EconCS Seminar
Lecturer:
Noam Manaker Morag (HUJI)
Title:
Truthful-in-Expectation Mechanisms for MMS Approximation
Abstract:
How can we fairly divide a set of m indivisible goods among n self-interested agents who might lie about their preferences? This fundamental problem sits at the intersection of mechanism design and fair division. While compelling fairness benchmarks like the Maximin Share (MMS) are approximately achievable algorithmically, severe impossibility results arise in the strategic setting. In particular, in a prior work with Moshe Babaioff (EC2025), we showed that the best MMS approximation achievable by deterministic mechanisms that are truthful, non-bossy, and neutral is a mere O(1/m). This low bound is matched by a trivial mechanism: letting every agent but the last pick exactly one good, and giving all remaining goods to the last agent.

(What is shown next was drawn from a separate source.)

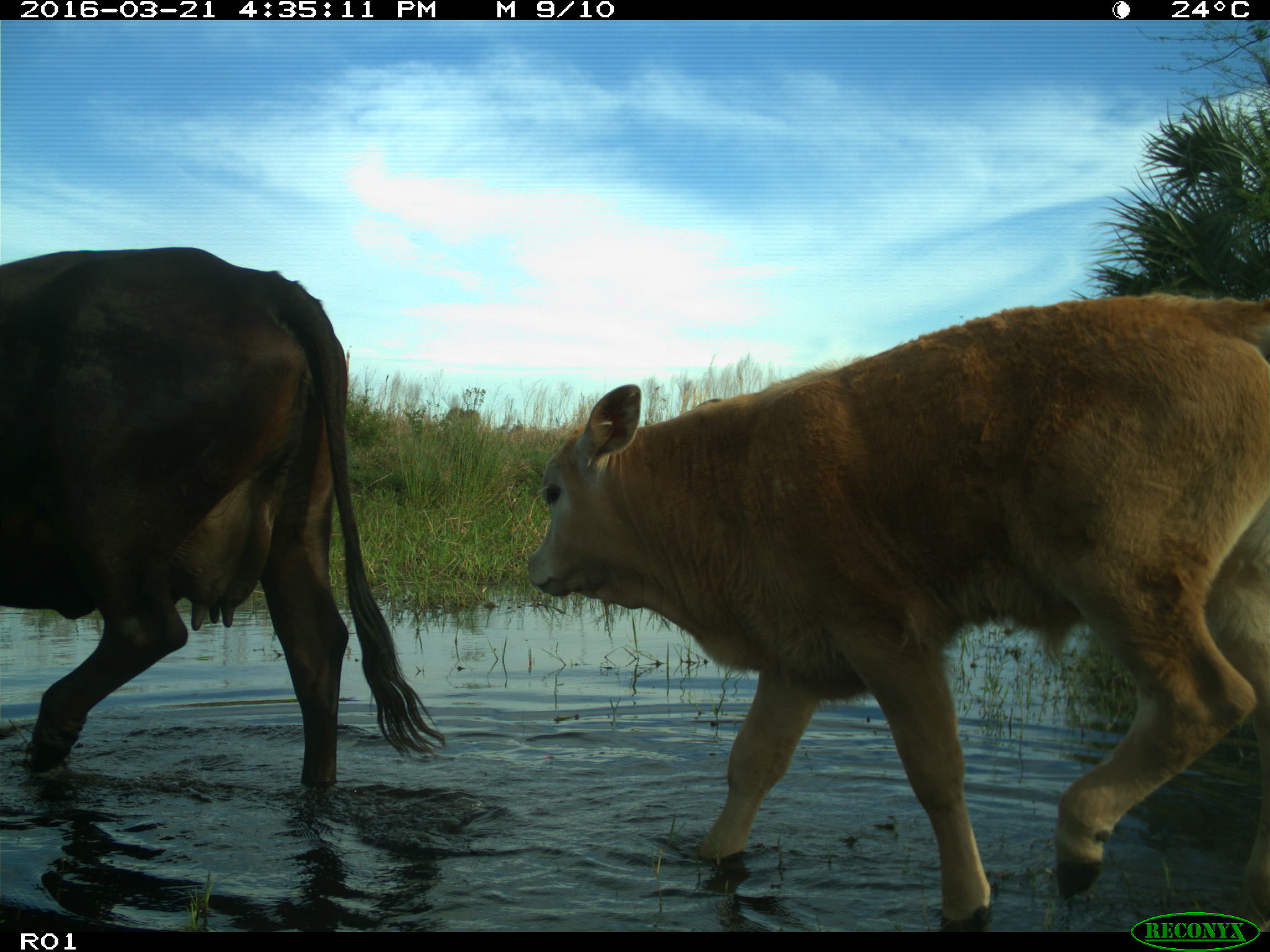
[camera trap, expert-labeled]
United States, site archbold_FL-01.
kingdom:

In this talk, we focus on the approach of using randomized mechanisms, which rely on random "coin-tosses" when deciding on the allocation. We seek to design mechanisms that are truthful-in-expectation (TIE) and, additionally, obtain strong fairness guarantees in every realized outcome. Previously, the best-known TIE mechanism guaranteed only a 1/n fraction of the MMS. In our research, we introduce new randomized mechanisms that exponentially improve this ex-post fairness guarantee:
First, a purely ordinal TIE mechanism that achieves 1/log(n)-MMS ex-post, which is nearly optimal for any ordinal mechanism. Second, an approximately TIE mechanism that improves this guarantee to 1/loglog(n)-MMS. Finally, for the two-agent case, a TIE mechanism that achieves 2/3-MMS ex-post. Crucially, all of these mechanisms run in polynomial time and guarantee proportionality ex-ante. Thus we provides strategic "Best-of-Both-Worlds" results: agents are guaranteed fairness in expectation before the coin is flipped, and a strong approximation of their MMS share after the goods are distributed.
Joint work with Uriel Feige and Moshe Babaioff.
Link to arxiv: https://arxiv.org/abs/2604.27211
Location:
Room 130, Feldman Building, Edmond J. Safra Campus.